AVAILABLE DATA below:
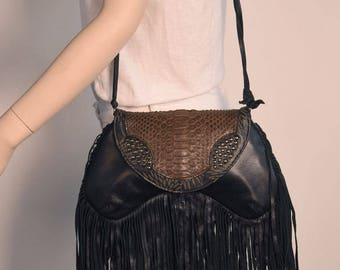 Rare Python Genuine Leather Crossbody Clutch Handbag in Brown with Studs and Fringes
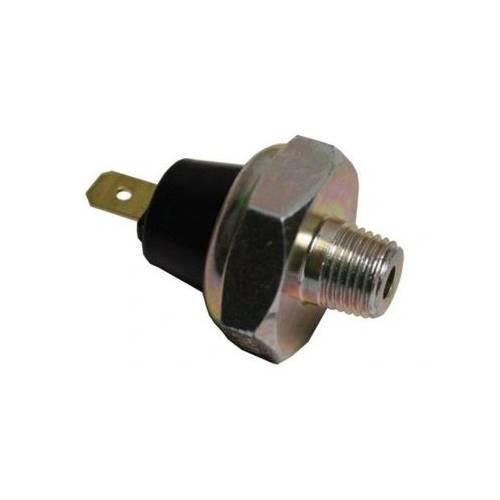 R3055238 Czujnik ciśnienia oleju CASE ZAM: 186-7
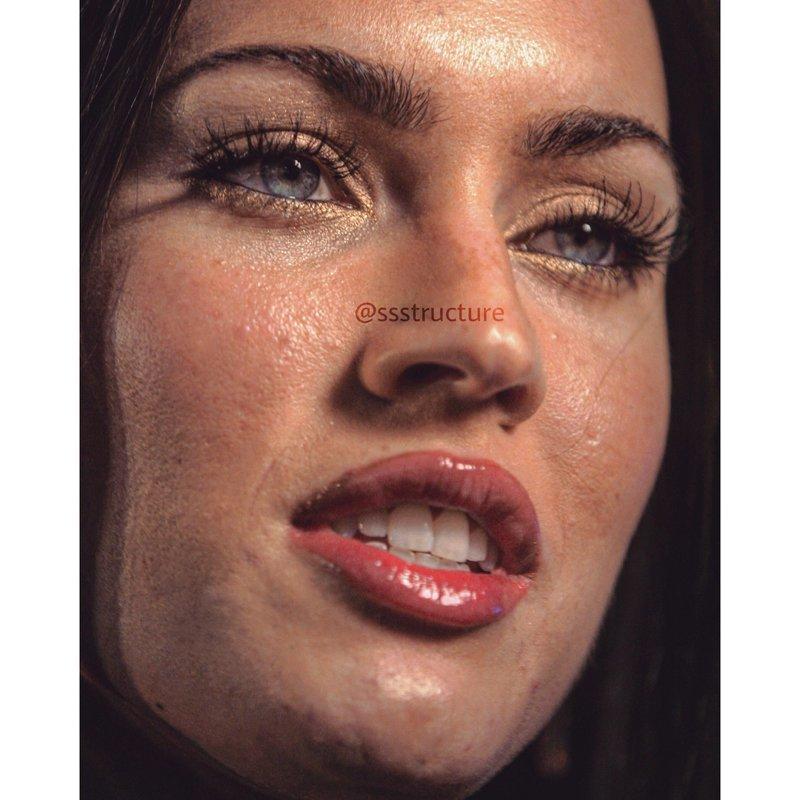 15. Меган Фокс без макияжа, без фотошопа, звезды вблизи, знаменитости, фото вблизи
End of AVAILABLE DATA.
Only the pictures stay behind; everything else in the data above is to be retyped exactly.

> _EXERCISE RESULT_
 Rare Python Genuine Leather Crossbody Clutch Handbag in Brown with Studs and Fringes
 R3055238 Czujnik ciśnienia oleju CASE ZAM: 186-7
 15. Меган Фокс без макияжа, без фотошопа, звезды вблизи, знаменитости, фото вблизи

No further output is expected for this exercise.